---- Records to process
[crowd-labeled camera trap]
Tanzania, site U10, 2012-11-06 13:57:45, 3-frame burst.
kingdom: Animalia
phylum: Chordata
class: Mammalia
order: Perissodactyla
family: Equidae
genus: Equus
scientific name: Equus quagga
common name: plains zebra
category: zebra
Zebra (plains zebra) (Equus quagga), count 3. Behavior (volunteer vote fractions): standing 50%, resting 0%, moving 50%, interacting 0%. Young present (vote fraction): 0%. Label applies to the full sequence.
--------
---- Records to process
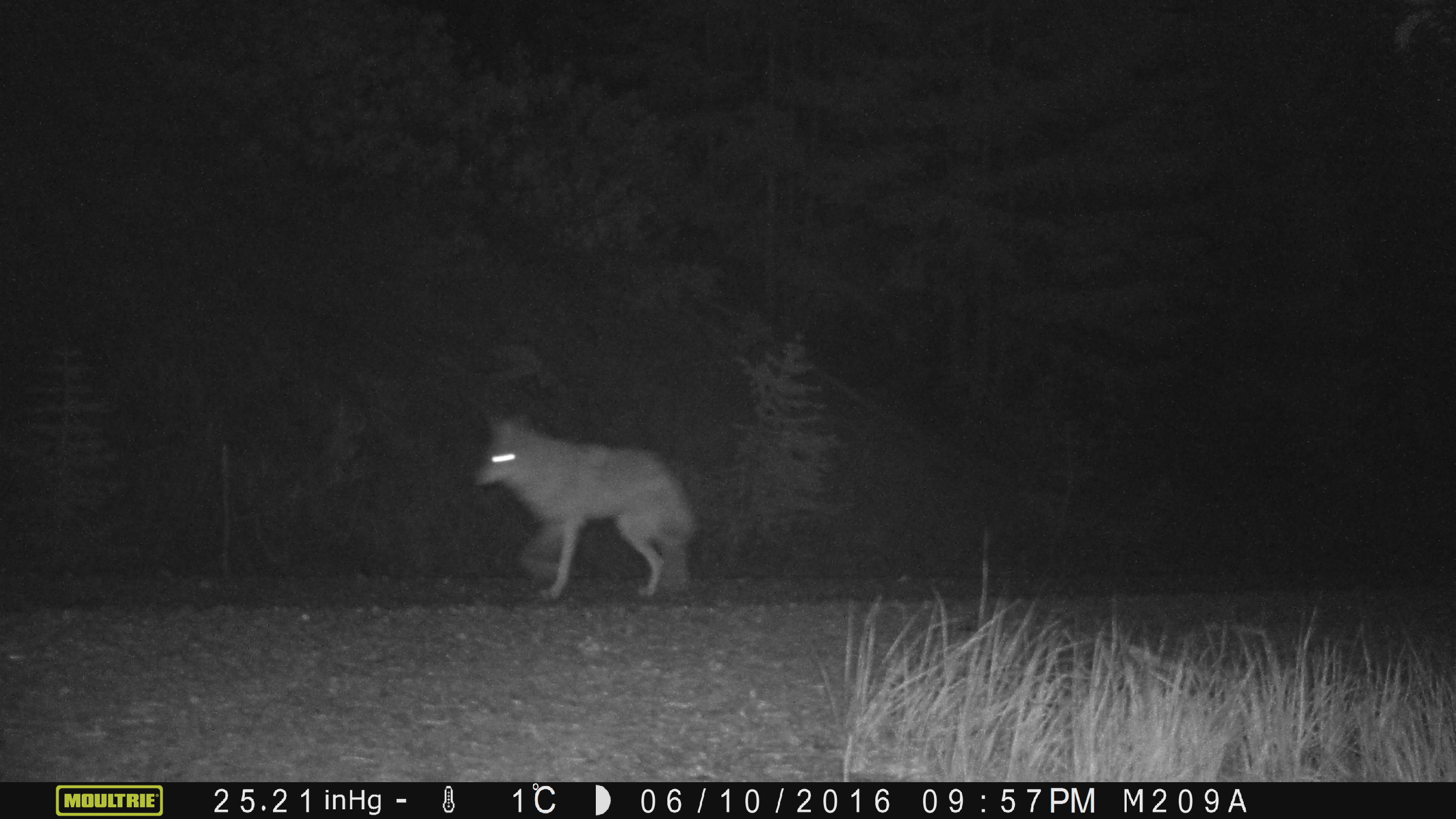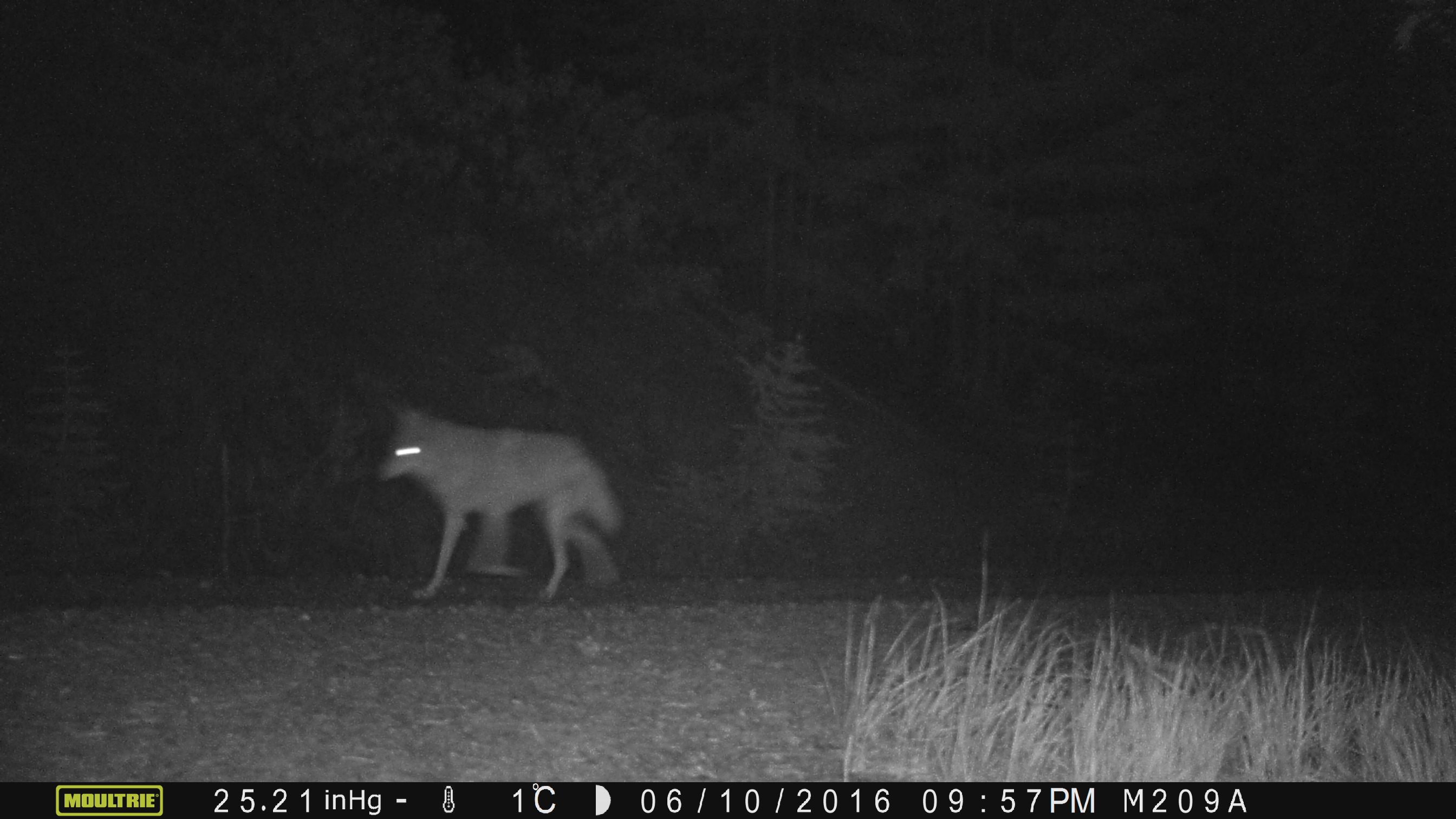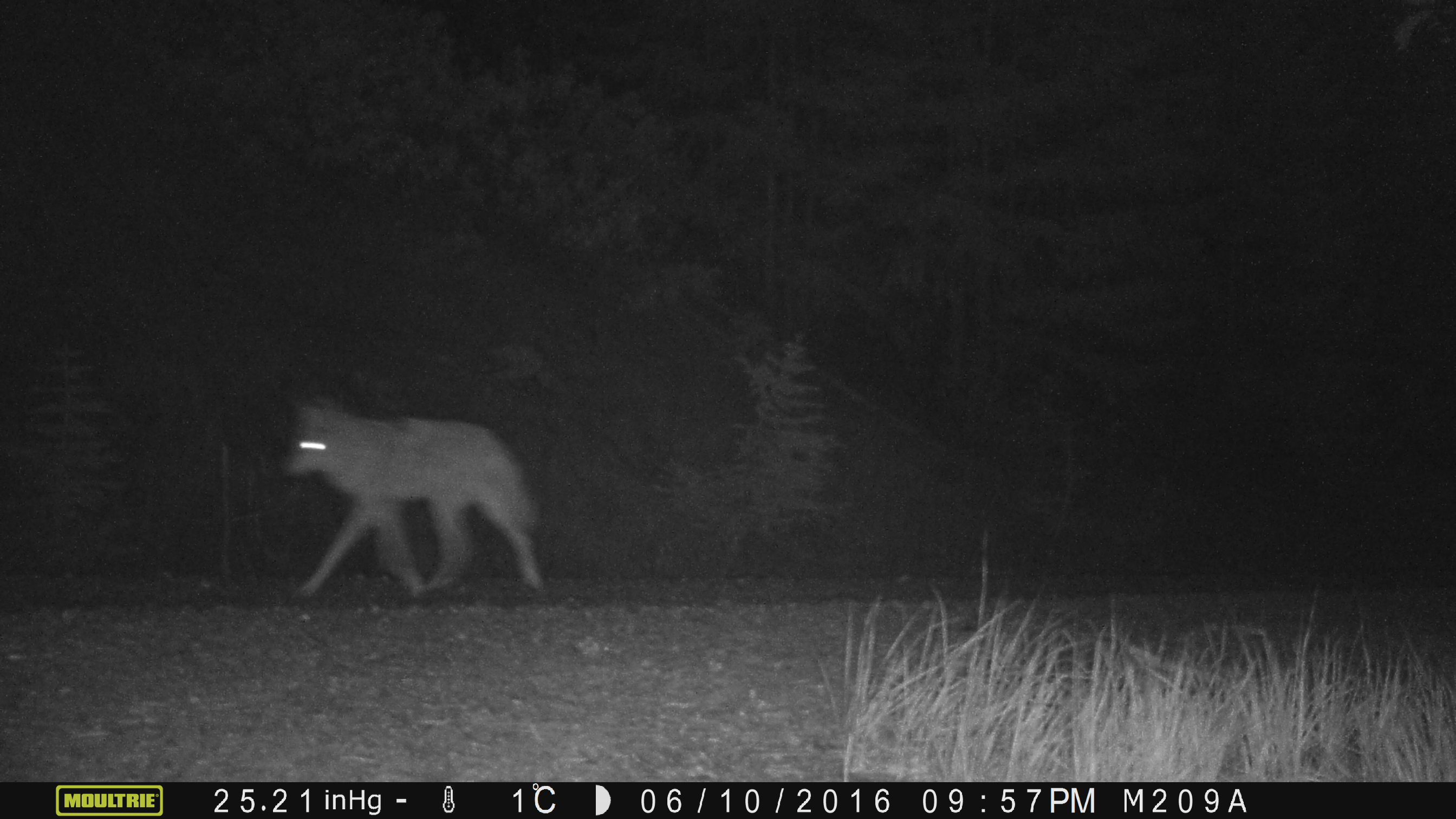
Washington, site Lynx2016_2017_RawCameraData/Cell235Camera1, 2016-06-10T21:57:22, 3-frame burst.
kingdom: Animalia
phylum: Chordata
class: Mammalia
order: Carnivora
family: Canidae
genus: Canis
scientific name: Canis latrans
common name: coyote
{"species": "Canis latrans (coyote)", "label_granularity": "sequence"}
--------
Your assignment:
Which lines above hold the word "site"? Copy each of them.

Your response:
Tanzania, site U10, 2012-11-06 13:57:45, 3-frame burst.
Washington, site Lynx2016_2017_RawCameraData/Cell235Camera1, 2016-06-10T21:57:22, 3-frame burst.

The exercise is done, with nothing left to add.